Plug in the values (we work completely in hours and km, then no factors pop up in the derivatives):

 

c equals -2 (the car is at the left and approaching the helicopter)

dc/dt equals 45.

 

h equals 0 (the helicopter is precisely above the highway). So the value of dh/dt does not matter here (it does matter at any other point on its trajectory however).

 

a equals 1 and is constant, so da/dt equals 0.

 

Now the result is simple:

 

d = sqrt(c*c + h*h + a*a) = sqrt((-2)*(-2) + 0*0 + 1*1) = sqrt(4+1) = sqrt(5).

 

dd/dt = (2*(-2)*45 + 0 + 0) / (2*sqrt(5))

 

If you approach this numerically, then you see that this is near -40.25 km/h.

[CanadaAotS]

ok ok, now if I knew that [math]d = \sqrt{c^2 + h^2 + a^2}[/math] I would've been able to do the problem... why does d = that? like I said in the original post, I knew that when the helicopter hovered at 0 that [math]d = \sqrt{c^2 + a^2}[/math], I did not know that that was because h^2 is included and since its 0 it's absent...

[woelen]

ok ok, now if I knew that [math]d = \sqrt{c^2 + h^2 + a^2}[/math] I would've been able to do the problem... why does d = that? like I said in the original post, I knew that when the helicopter hovered at 0 that [math]d = \sqrt{c^2 + a^2}[/math'], I did not know that that was because h^2 is included and since its 0 it's absent...

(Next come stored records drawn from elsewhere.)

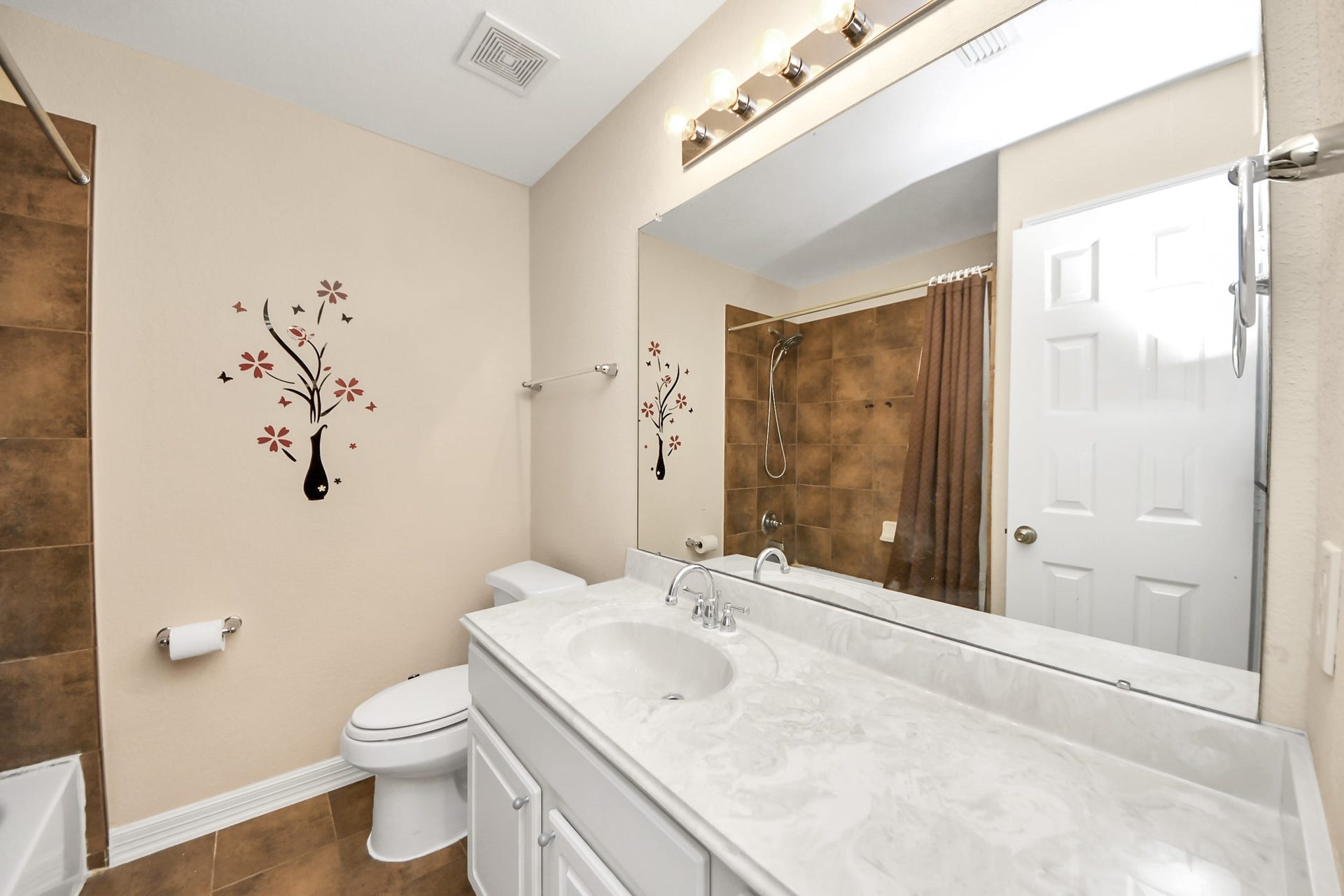 3003 Birch Landing Court, Pearland, TX 77584 This full bath features a wide vanity and a shower-tub combination, styled in a crisp, understated palette.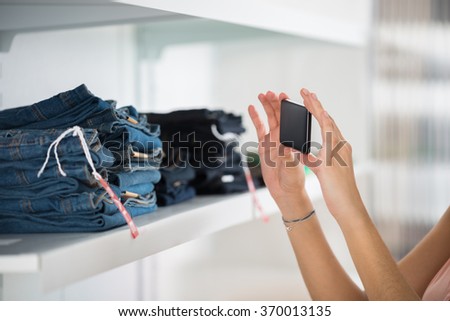 Cropped image of woman photographing jeans through smartphone in retail store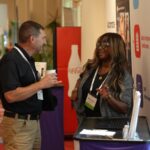 CEA Staffing ambassador Keyanna laughing while talking with an attendee at an education conference in San Antonio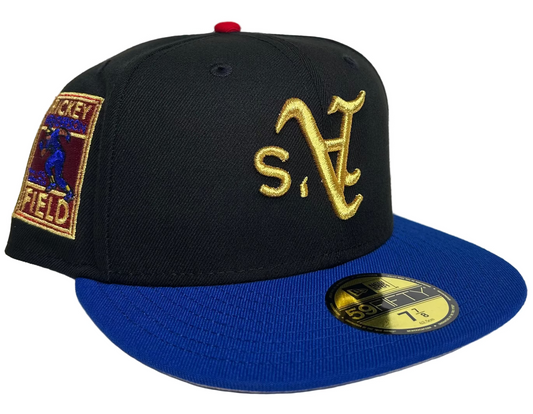 New Era Oakland Athletics 59FIFTY fitted cap featuring a black crown, royal blue visor, and an upside-down yellow embroidered logo.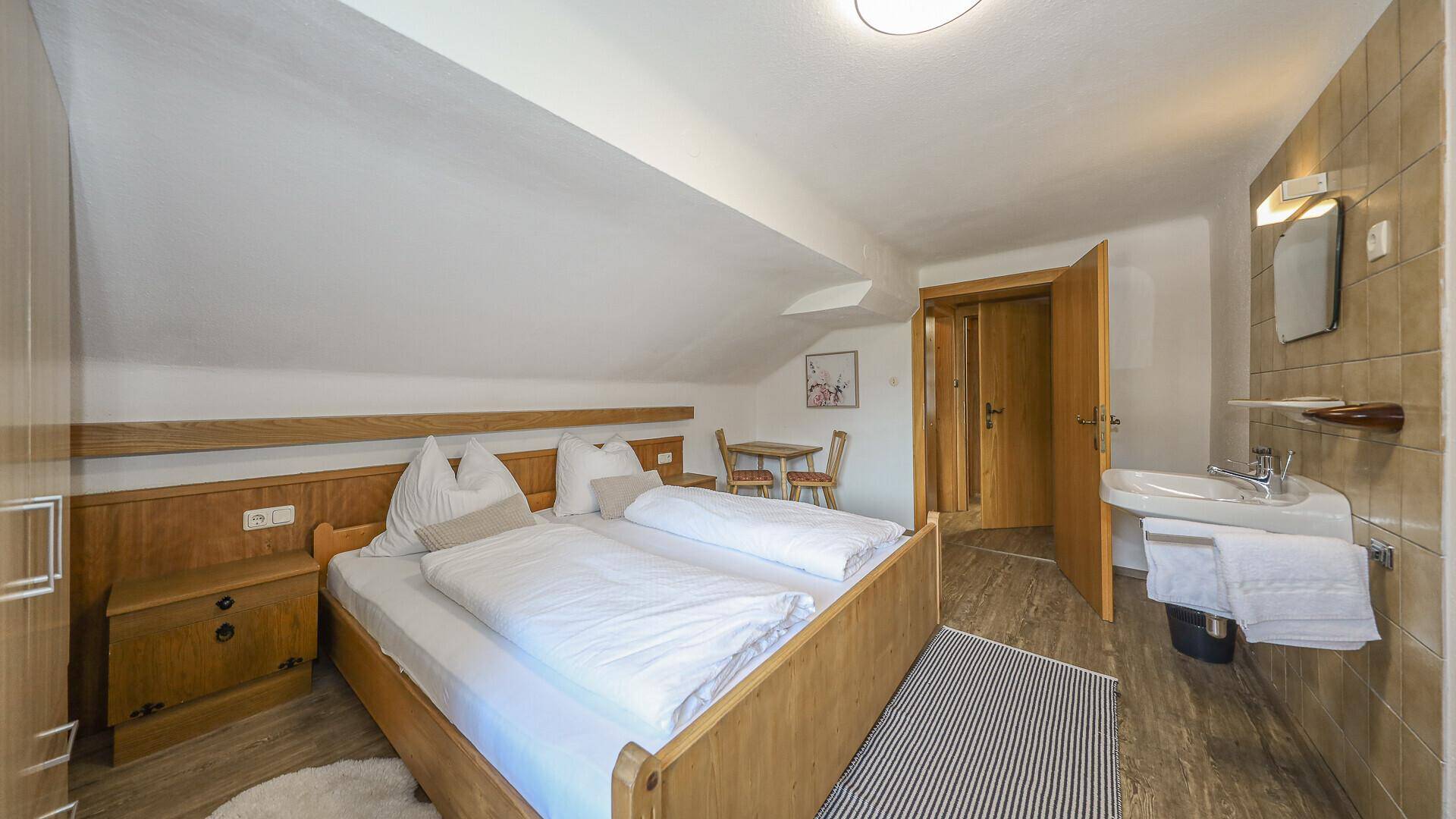 Helles Dachgeschoss-Schlafzimmer mit schräger Decke, Doppelbett und integriertem Waschbecken.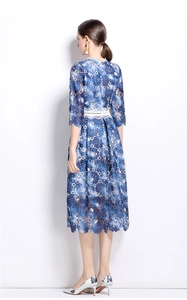 Back view of a mid-length lace dress with blue floral patterns and white hollow lace trim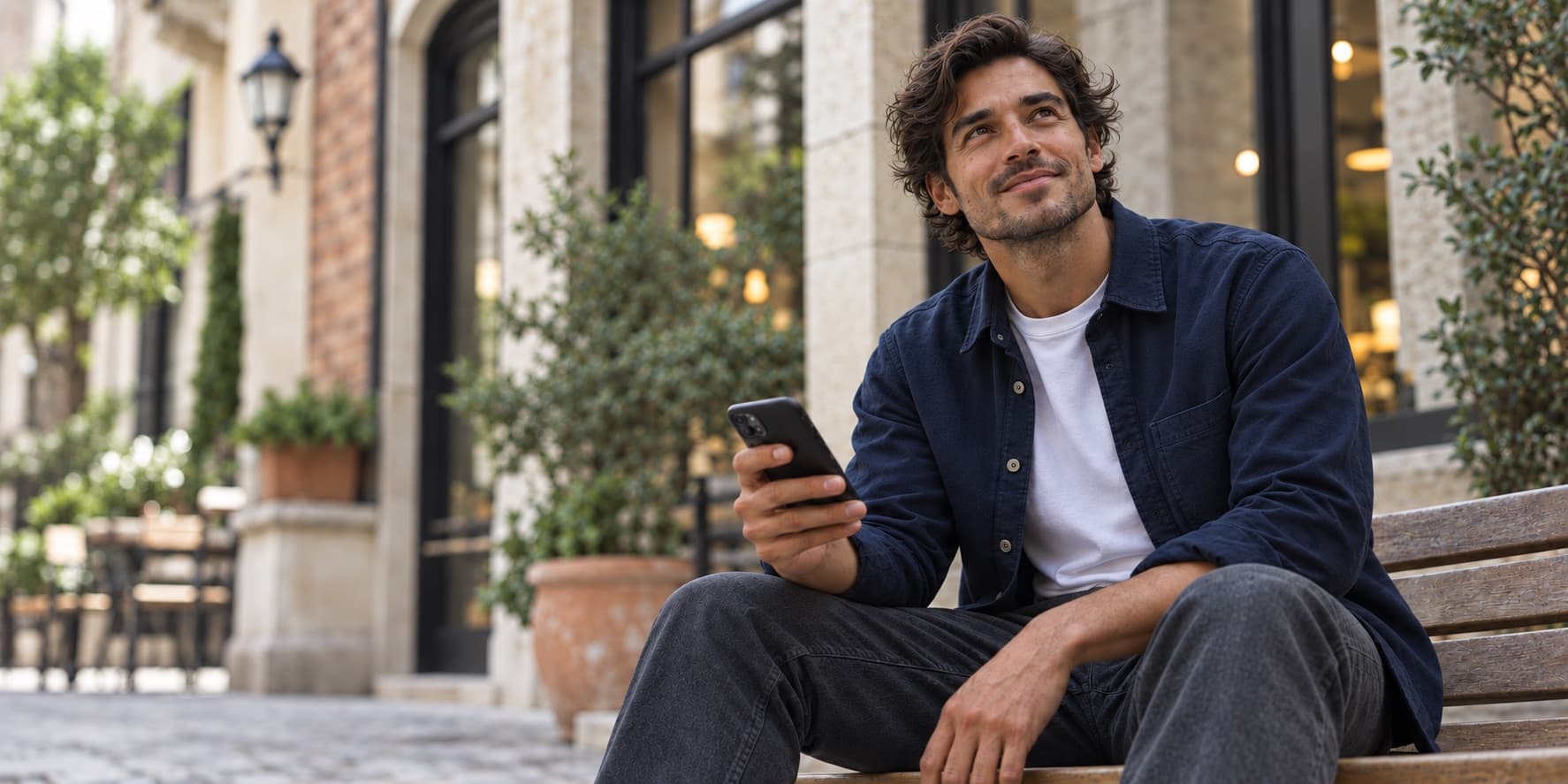 Ondernemer op een bankje die op zijn telefoon kijkt wat een AI-assistent aanraadt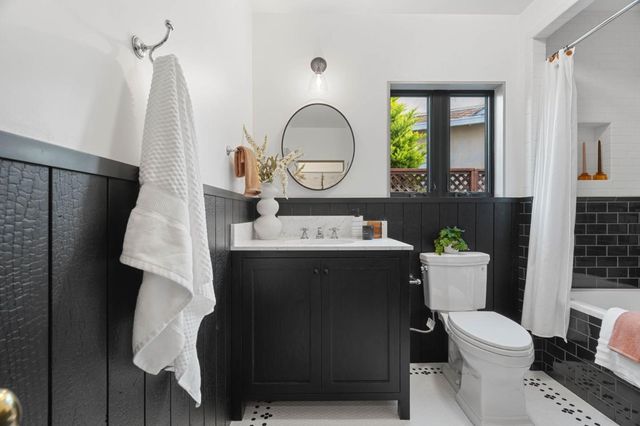 a living room with a table chairs and a wooden floor
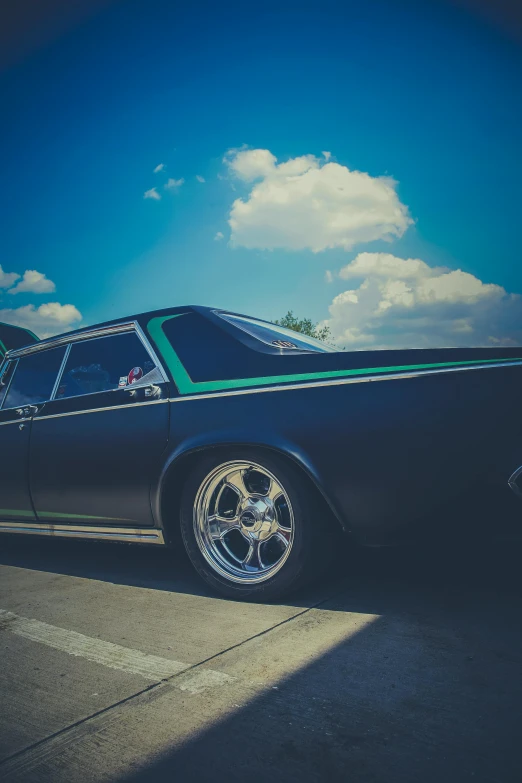 a black car parked on the side of the road, by Matt Cavotta, pexels contest winner, renaissance, black and cyan color scheme, lowriders, 15081959 21121991 01012000 4k, on a racetrack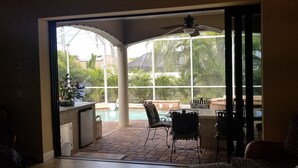 A room with a sliding glass door leading to a patio area with a pool, outdoor furniture, and a ceiling fan. - Newer Upscale Home with Htd Pool & Spa - Bike or Walk to Beaches and Restaurants (Naples)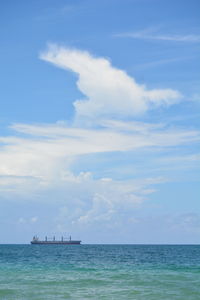 Scenic view of sea against sky with freight ship and cloud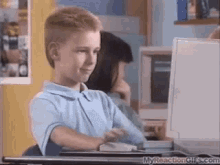 a young boy is sitting at a desk in front of a computer screen which says myreactiongifs.com on the bottom a young boy is sitting at a desk in front of a computer screen which says myreactiongifs.com on the bottom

Apply Pythagoras' rule twice.

 

If you have three sides A (left-right), B(forward backward) and C(up-down), all perpendicular to each other, then you can first apply pythagoras at the gound: sqrt(A*A+B*B). This line still is perpendicular to the line going upwards. Now apply pythagoras again:

 

sqrt(sqrt(A*A+B*B) * sqrt(A*A+B*B) + C*C) = sqrt(A*A+B*B+C*C)

 

This is the cumbersome way of explaining this:-) . In general, the length of a vector x in N dimensions equals [math]\sqrt(x^Tx)[/math], but in order to understand that you need some basic linear algebra. It is written as [math]||x||_2[/math], the 2-norm of a vector.